XI - L'UTILITÀ DEL NON-ESSERE Trenta raggi si uniscono in un solo mozzo e nel suo non-essere si ha l'utilità del carro, s'impasta l'argilla per fare un vaso e nel suo non-essere si ha l'utilità del vaso, s'aprono porte e finestre per fare una casa e nel suo non-essere si ha l'utilità della casa. Perciò l'essere costituisce l'oggetto e il non-essere costituisce l'utilità.
Ci spiega l’importanza del vuoto, del non essere. Le ruote dei carri erano formate da raggi di legno che convergevano a un mozzo centrale vuoto all’interno, per permettere di ruotare attorno all’assale. Se non fosse stato vuoto non ci sarebbe stata utilità per il carro, non si sarebbe mosso. Grazie a questo vuoto, a questa parte assente, a questo non essere il carro si muove. Lo stesso vale per i cinque visceri (intestino, stomaco, vescica, vescica biliare, triplice riscaldatore), funzionano se non rimangono pieni, se si provvede a svuotarli, altrimenti cadiamo in malattia. Anche l’argilla trova utilità nel suo non essere; opportunamente modellata diventa vaso e per essere utile il vaso deve essere vuoto al suo interno. In una casa ci sono porte e finestre per non rendere l’edificio un solido chiuso compatto, ma attraverso di loro possiamo entrare e occupare, vivere lo spazio vuoto.

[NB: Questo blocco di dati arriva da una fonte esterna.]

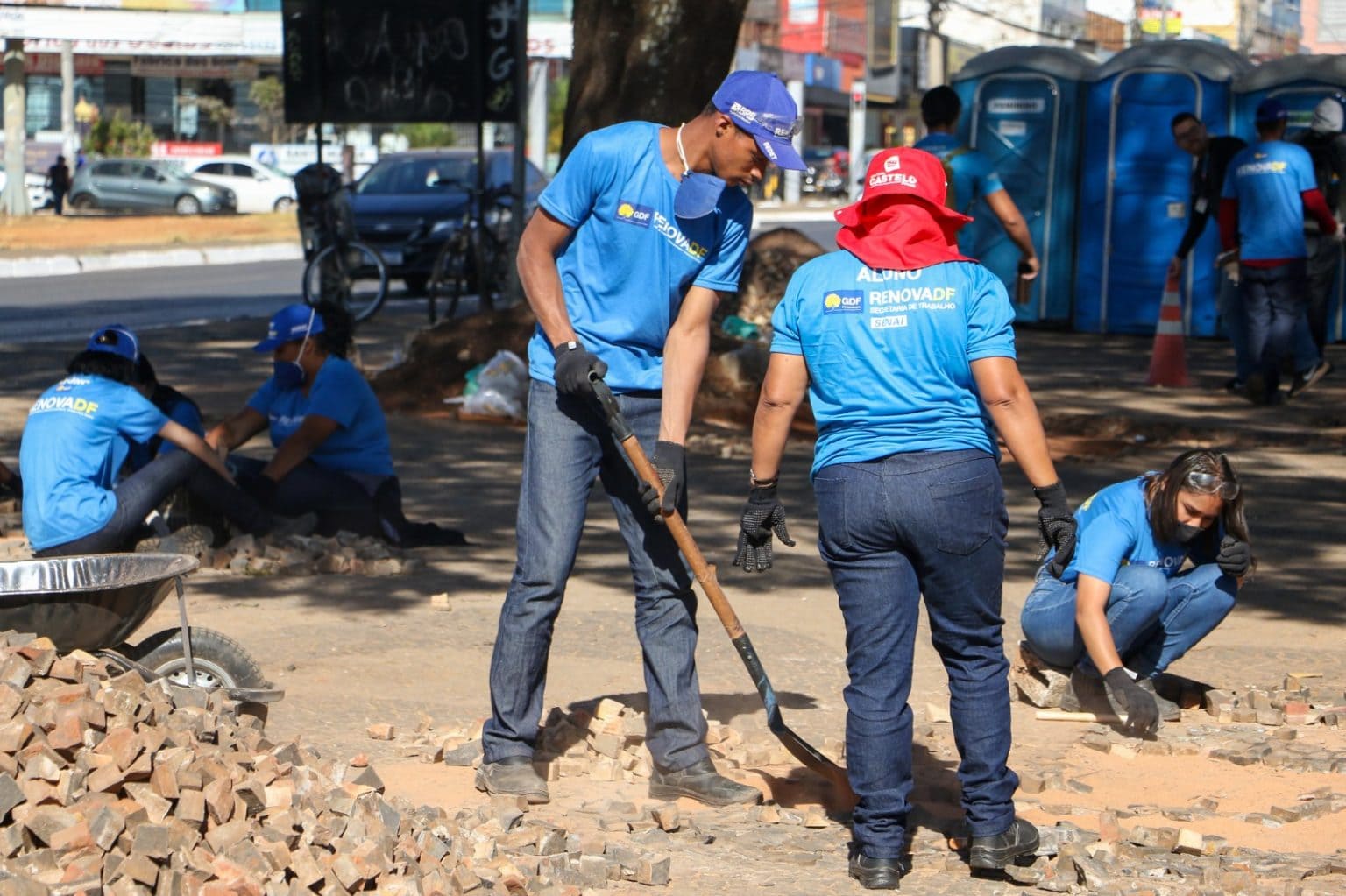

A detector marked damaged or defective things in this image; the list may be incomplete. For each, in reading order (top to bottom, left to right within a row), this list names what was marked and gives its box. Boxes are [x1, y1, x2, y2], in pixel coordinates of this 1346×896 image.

pile of broken bricks [0, 631, 673, 887]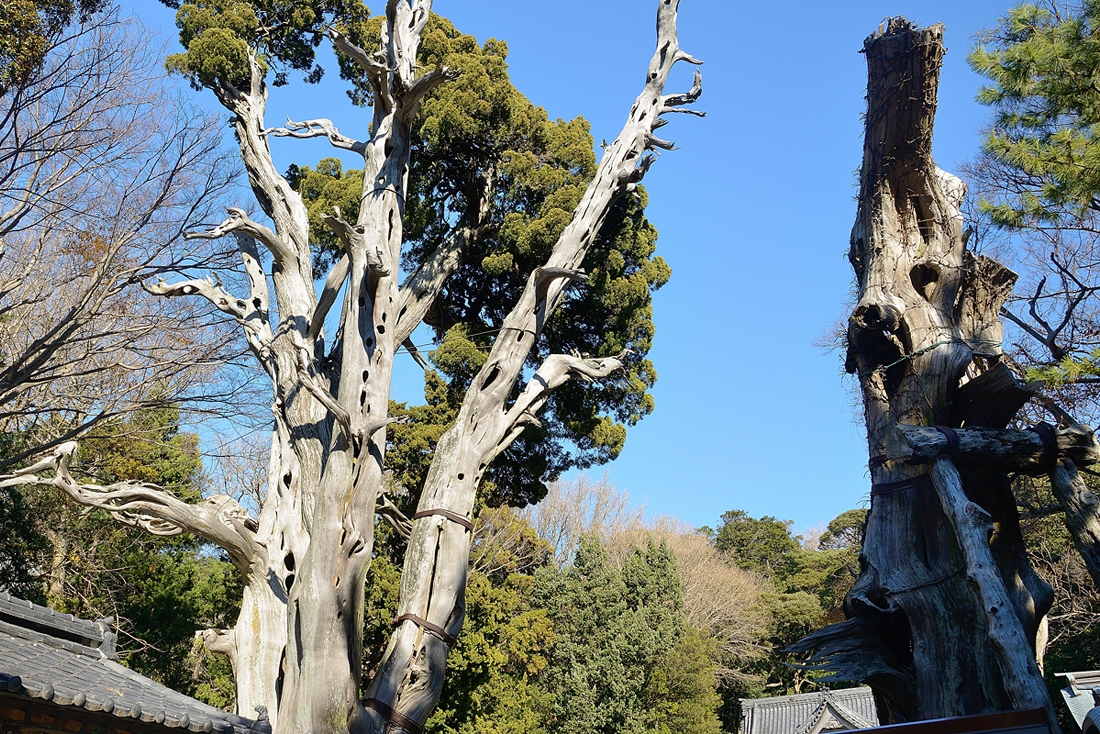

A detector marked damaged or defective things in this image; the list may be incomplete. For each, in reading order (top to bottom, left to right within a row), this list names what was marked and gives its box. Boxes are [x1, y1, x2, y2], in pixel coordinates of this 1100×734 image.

rusty metal band [932, 426, 959, 455]
rusty metal band [1034, 422, 1060, 473]
rusty metal band [871, 473, 932, 497]
rusty metal band [409, 508, 468, 530]
rusty metal band [393, 611, 457, 647]
rusty metal band [367, 699, 422, 734]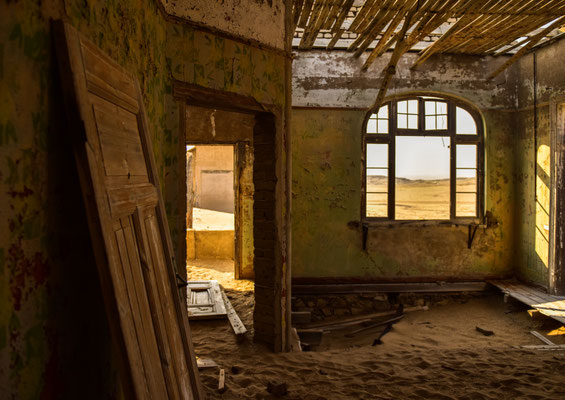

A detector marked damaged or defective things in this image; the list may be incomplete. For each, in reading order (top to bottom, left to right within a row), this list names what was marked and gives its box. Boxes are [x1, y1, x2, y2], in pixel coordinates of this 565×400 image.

peeling paint wall [160, 0, 284, 49]
peeling paint wall [294, 50, 516, 282]
peeling paint wall [512, 38, 565, 288]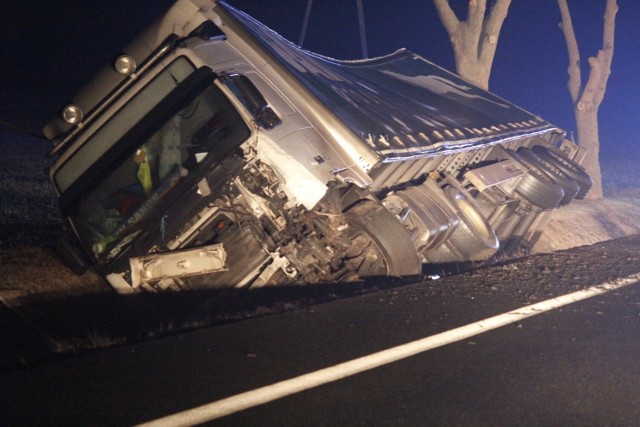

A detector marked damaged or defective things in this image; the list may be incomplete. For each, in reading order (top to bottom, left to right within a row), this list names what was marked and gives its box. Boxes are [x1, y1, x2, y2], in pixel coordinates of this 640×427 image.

crashed truck [43, 0, 592, 294]
broken body panel [47, 0, 592, 292]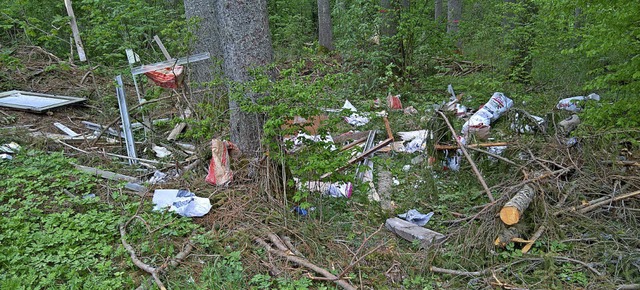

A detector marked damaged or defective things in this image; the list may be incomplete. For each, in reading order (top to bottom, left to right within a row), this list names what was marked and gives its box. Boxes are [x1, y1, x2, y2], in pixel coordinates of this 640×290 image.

Diventa basilare la ricerca del vuoto, perché dove sussiste il vuoto c’è vita. Per questo l’umano così come occupa e vive dentro una casa (la quale gli permette di viverci solo perché all’interno è vuota), deve imparare a farsi vuoto interiormente, togliere tutto quello che non serve all’essenza, alla vita: pensieri di vanagloria, ansie per un domani che non si sa intuire, rabbie per incresciose situazioni passate, desiderio di possesso. Tutto questo ingombra e non consente alla vita di esprimersi in pienezza, generando sofferenza. Il mio essere è quello che si vede: il corpo e le mie azioni, le mie riflessioni. Ma è nella meditazione, nella preghiera nel mio non essere, che scopro il senso della mia presenza.